Git Rev News Edition 65 (July 29th, 2020)

Git Rev News: Edition 65 (July 29th, 2020)

Welcome to the 65th edition of Git Rev News, a digest of all things Git. For our goals, the archives, the way we work, and how to contribute or to subscribe, see the Git Rev News page on git.github.io.

This edition covers what happened during the month of June 2020.

Discussions

General

The history of master in Git (written by Andrew Ardill)

Amidst all the discussion around changing the default branch from master to something else, many people have asked why master was chosen in the first place. As master has a few different meanings in English, just which meaning was intended?

Konstantin Ryabitsev was the first to discuss the meaning of master, saying

Git doesn’t use “master-slave” terminology – the “master” comes from the concept of having a “master” from which copies (branches) are made

This post from the GNOME mailing list was then linked by Simon Pieters with the claim that

Git’s master is in fact a reference to master/slave

That post points out that the first use of master was in a CVS helper script, links that to BitKeeper (the version control system used to manage Linux development when Linus Torvalds first wrote Git), and claims BitKeeper used the “master and slave” meaning of master.

Many people considered master to mean a “master copy”, so this connection to slavery was very surprising.

Andrew Ardill investigated the BitKeeper source code and came to the conclusion that “the overwhelming majority of [the usages of master in BitKeeper] are of the “Master Copy” variant”, or as Michal Suchánek said “even in BitKeeper the use of master/slave is the exception rather than the norm.”

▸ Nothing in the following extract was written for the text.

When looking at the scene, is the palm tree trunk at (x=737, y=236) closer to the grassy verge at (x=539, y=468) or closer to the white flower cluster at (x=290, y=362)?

Off the list discussions were ongoing, and Petr Baudis wrote on Twitter about naming the master branch in Git

I picked the names “master” (and “origin”) in the early Git tooling back in 2005.

(this probably means you shouldn’t give much weight to my name preferences :) )

I have wished many times I would have named them “main” (and “upstream”) instead.

Glad it’s happening @natfriedman

When asked for which meaning of master was intended, Petr replied

“master” as in e.g. “master recording”. Perhaps you could say the original, but viewed from the production process perspective.

A clueless Central European youngster whose command of English was mostly illusory came up with the term, which is why it isn’t very obvious…

In a follow-up to that original GNOME mailing list post, Bastien Nocera retracted their claims from the original post, saying

I emailed Linus Torvalds recently… and he told me that it was unlikely that the “Git master” branch name was influenced by BitKeeper, and that “master” was “fairly standard naming” for this sort of thing and “more likely to be influenced by the CVS master repository”

Going on, Bastien discusses Petr Baudis’ tweets and then concludes “it doesn’t matter where the name comes from… The fact that it has bad connotations, or inspires dread for individuals and whole communities, is reason enough to change it.”

This is something that Brian M. Carlson had also pointed out on the Git mailing list, saying

“master”, even though from a different origin, brings the idea of human bondage and suffering to mind for a non-trivial number of people, which of course was not the intention and is undesirable. I suspect if we were making the decision today, we’d pick another name, since that’s not what we want people to think of when they use Git.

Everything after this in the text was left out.